▶ **Written request**: Write out the following lines with no changes.

▶ **Excerpts from a spatial dataset**:
— Start —
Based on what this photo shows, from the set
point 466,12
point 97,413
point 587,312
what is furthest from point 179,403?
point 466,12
— End —
▶ **Task solution**:
Based on what this photo shows, from the set
point 466,12
point 97,413
point 587,312
what is furthest from point 179,403?
point 466,12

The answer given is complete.